The Morning Psalm
Parable · Matthew 13:47-50

The Parable of the Dragnet

The gospel net gathers every kind of fish — and the sorting comes at the end.

In brief

The kingdom of heaven is like a net cast into the sea that gathers fish of every kind. When it is full, the fishermen sort the good into vessels and throw the bad away. So it will be at the end of the age.

The parable

Again, the kingdom of heaven is like unto a net, that was cast into the sea, and gathered of every kind: Which, when it was full, they drew to shore, and sat down, and gathered the good into vessels, but cast the bad away.
Matthew 13:47–48, KJV

The net gathers of every kind; the sorting comes when it is full.

What it means

Like the wheat and the tares, the dragnet is a parable about the mixed nature of the visible church and the certainty of a final separation. The gospel net is cast wide and gathers all kinds — the net does not sort as it gathers.

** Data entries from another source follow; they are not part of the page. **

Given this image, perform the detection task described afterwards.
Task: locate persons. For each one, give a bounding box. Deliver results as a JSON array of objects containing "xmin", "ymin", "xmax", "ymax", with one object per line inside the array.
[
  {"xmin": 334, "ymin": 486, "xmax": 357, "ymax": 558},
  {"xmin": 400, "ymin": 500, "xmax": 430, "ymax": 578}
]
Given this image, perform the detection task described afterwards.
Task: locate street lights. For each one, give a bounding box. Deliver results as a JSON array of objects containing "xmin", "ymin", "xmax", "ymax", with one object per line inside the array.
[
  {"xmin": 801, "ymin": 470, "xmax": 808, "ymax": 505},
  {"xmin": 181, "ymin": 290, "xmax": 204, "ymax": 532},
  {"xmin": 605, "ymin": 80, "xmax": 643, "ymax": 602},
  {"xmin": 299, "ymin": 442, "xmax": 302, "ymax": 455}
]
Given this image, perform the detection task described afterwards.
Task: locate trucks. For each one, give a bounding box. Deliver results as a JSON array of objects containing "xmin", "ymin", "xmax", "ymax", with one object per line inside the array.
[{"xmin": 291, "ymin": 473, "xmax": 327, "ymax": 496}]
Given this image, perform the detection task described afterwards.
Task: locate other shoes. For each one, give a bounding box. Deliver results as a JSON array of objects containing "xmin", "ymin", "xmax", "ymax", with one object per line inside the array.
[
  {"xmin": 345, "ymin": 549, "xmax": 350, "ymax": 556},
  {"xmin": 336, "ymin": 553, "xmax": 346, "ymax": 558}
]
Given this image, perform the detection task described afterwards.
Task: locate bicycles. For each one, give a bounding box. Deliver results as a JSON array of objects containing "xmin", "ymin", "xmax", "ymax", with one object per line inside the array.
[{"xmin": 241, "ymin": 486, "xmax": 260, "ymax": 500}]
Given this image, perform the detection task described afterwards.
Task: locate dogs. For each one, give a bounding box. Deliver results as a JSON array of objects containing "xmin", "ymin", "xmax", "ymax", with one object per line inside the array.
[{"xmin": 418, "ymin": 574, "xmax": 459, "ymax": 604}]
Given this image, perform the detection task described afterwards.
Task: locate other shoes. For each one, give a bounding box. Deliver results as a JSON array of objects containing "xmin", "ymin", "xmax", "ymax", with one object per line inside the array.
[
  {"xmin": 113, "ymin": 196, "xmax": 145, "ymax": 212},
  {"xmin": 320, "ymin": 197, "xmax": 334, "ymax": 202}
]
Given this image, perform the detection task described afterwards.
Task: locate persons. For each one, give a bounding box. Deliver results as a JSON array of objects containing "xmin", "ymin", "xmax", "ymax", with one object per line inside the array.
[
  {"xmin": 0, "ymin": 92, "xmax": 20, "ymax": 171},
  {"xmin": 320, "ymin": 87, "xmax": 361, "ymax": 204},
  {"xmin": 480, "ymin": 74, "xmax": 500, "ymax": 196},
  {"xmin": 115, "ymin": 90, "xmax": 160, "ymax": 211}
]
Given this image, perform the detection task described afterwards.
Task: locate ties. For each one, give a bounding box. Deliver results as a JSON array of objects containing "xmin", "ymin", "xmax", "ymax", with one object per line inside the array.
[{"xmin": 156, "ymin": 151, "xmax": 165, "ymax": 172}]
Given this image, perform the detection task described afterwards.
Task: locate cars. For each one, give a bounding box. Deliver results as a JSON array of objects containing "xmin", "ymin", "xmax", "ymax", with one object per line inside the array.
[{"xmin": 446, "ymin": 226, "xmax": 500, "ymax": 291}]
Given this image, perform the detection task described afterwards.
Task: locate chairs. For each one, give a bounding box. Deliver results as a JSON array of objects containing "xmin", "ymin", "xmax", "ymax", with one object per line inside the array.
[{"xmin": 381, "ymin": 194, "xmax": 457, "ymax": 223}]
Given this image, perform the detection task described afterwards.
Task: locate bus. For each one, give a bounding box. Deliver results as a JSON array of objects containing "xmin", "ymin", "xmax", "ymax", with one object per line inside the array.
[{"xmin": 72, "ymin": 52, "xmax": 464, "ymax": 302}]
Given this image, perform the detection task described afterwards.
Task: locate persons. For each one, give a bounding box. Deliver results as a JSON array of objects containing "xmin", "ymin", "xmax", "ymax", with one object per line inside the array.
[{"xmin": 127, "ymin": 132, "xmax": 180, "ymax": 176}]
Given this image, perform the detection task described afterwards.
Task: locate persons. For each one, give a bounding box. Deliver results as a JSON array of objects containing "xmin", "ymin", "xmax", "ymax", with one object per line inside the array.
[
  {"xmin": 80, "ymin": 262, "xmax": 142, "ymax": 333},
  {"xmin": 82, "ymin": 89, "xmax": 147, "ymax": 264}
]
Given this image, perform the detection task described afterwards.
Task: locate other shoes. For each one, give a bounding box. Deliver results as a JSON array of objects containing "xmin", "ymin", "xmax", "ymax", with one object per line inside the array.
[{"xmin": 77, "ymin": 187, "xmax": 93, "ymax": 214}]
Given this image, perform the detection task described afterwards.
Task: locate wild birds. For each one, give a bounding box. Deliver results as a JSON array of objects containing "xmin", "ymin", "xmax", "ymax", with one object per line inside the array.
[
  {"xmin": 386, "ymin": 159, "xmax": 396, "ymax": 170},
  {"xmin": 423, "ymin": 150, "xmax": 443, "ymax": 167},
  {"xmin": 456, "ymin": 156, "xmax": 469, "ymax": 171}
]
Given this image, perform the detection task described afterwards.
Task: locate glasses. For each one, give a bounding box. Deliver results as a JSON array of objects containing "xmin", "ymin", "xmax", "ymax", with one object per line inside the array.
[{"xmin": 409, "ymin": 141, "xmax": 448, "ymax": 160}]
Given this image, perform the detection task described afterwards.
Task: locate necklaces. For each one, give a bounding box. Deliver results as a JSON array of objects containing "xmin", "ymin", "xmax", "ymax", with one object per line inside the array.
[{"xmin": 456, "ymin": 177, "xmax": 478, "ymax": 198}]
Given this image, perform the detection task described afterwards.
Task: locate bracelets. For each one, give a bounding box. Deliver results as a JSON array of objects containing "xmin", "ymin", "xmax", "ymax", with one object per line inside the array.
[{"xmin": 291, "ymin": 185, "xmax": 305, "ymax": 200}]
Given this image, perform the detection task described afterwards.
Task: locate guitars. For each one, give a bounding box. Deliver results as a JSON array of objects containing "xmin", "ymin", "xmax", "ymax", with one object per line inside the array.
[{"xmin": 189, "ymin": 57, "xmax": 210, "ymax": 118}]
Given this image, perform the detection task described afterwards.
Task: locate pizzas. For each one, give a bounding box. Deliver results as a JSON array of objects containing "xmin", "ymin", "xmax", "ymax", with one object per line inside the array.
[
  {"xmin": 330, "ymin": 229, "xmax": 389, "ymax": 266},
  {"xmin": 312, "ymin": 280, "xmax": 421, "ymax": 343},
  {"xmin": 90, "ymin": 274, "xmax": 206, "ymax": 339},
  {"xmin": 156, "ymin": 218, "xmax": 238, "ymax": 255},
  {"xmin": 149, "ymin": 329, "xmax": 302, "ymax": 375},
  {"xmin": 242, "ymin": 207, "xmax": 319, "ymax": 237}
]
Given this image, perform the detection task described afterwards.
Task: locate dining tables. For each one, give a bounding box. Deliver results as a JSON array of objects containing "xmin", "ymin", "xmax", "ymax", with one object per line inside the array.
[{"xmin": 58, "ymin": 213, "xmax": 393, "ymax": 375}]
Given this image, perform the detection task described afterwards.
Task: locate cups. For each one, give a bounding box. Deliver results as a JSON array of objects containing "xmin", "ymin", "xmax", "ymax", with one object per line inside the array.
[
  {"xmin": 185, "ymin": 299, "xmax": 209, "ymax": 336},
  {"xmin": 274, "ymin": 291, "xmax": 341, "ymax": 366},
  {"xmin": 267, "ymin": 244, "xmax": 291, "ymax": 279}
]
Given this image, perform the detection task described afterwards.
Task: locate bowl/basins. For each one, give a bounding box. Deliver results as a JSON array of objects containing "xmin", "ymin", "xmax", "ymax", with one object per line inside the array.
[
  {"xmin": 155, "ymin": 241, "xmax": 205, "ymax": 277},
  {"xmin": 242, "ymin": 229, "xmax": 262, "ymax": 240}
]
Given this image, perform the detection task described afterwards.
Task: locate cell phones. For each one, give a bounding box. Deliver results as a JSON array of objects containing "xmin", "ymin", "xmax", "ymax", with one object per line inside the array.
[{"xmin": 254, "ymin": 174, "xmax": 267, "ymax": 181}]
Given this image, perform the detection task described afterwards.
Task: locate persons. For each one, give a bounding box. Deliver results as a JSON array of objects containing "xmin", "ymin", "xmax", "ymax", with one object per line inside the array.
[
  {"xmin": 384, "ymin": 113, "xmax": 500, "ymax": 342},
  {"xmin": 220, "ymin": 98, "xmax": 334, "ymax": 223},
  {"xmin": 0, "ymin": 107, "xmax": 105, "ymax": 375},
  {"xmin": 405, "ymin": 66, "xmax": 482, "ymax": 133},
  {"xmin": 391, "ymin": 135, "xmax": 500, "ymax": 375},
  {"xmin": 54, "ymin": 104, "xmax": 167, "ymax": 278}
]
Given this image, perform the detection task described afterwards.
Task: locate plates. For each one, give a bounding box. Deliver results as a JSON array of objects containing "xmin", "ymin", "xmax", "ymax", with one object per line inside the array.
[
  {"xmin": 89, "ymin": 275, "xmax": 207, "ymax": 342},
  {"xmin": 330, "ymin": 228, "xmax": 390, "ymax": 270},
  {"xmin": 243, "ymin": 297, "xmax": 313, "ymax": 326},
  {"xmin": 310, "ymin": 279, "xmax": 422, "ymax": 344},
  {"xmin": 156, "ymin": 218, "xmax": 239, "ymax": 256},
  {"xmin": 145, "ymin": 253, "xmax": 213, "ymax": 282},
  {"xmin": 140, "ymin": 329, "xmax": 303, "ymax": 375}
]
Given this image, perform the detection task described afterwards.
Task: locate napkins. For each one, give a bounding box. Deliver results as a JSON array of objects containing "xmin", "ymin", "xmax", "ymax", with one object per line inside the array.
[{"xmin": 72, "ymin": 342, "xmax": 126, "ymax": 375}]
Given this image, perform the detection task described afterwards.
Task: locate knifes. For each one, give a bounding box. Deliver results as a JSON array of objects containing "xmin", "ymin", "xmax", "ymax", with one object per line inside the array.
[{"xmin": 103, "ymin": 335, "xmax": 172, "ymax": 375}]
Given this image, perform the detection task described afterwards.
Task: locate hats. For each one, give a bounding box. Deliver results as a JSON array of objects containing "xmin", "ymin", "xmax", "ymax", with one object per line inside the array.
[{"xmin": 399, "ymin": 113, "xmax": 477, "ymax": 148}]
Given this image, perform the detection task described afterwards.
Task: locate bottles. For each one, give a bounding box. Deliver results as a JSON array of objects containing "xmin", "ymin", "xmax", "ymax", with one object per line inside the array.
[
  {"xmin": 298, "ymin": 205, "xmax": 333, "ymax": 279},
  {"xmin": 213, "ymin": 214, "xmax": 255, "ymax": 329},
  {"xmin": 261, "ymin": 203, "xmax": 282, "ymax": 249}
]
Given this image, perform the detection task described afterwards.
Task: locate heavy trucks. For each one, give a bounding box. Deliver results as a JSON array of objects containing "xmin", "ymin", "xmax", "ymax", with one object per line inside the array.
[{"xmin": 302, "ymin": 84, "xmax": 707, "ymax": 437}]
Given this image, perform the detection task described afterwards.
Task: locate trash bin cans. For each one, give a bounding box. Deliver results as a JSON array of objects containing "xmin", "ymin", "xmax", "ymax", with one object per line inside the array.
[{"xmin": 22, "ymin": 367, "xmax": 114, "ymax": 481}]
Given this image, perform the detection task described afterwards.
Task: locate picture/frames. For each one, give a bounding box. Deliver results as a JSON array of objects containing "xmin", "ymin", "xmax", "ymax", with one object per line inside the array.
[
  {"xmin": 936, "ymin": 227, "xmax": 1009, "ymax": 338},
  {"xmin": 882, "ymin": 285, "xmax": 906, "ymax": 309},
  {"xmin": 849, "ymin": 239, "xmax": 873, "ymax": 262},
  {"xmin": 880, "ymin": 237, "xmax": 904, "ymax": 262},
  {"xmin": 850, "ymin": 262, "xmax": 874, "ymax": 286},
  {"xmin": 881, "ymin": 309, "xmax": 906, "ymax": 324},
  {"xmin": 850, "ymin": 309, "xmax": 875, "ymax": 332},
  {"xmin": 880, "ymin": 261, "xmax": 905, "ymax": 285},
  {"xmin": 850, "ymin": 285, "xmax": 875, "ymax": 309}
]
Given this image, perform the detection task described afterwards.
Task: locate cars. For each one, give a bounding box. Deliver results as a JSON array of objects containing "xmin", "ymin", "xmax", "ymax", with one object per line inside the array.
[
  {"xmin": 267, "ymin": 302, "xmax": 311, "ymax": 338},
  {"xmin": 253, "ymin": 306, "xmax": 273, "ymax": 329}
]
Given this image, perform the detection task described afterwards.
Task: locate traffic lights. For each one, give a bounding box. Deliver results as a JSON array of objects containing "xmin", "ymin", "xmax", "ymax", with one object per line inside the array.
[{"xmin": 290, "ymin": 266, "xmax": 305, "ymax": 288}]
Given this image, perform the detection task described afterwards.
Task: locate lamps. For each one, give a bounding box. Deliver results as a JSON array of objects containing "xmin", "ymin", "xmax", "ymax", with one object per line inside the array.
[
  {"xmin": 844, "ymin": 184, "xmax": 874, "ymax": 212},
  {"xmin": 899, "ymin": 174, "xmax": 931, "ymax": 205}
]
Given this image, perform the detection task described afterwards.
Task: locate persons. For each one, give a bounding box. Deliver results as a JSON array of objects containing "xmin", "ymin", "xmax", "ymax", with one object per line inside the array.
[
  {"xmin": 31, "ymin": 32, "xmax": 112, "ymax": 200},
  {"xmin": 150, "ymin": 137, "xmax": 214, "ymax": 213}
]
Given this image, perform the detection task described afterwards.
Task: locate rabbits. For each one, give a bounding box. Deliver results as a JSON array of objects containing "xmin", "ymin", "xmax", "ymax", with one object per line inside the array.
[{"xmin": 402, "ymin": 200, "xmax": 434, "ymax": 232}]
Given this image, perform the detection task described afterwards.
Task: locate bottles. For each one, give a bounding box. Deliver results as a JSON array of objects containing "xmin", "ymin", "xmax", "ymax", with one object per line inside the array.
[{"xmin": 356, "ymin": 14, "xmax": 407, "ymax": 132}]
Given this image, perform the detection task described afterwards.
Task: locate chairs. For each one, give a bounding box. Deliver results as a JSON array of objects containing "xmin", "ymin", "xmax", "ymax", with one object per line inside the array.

The sorting happens at the shore, at the end of the age. Until then, good and bad, true and false, are drawn in together. This is why the church on earth is always a mixed company, and why we should neither despair at the presence of the false nor presume to do the final sorting ourselves.

The parable ends with sober warning about the end of the age, when the angels sever the wicked from among the just. It is a call to make sure we are among the good fish — not merely caught in the net of outward religion, but genuinely Christ's.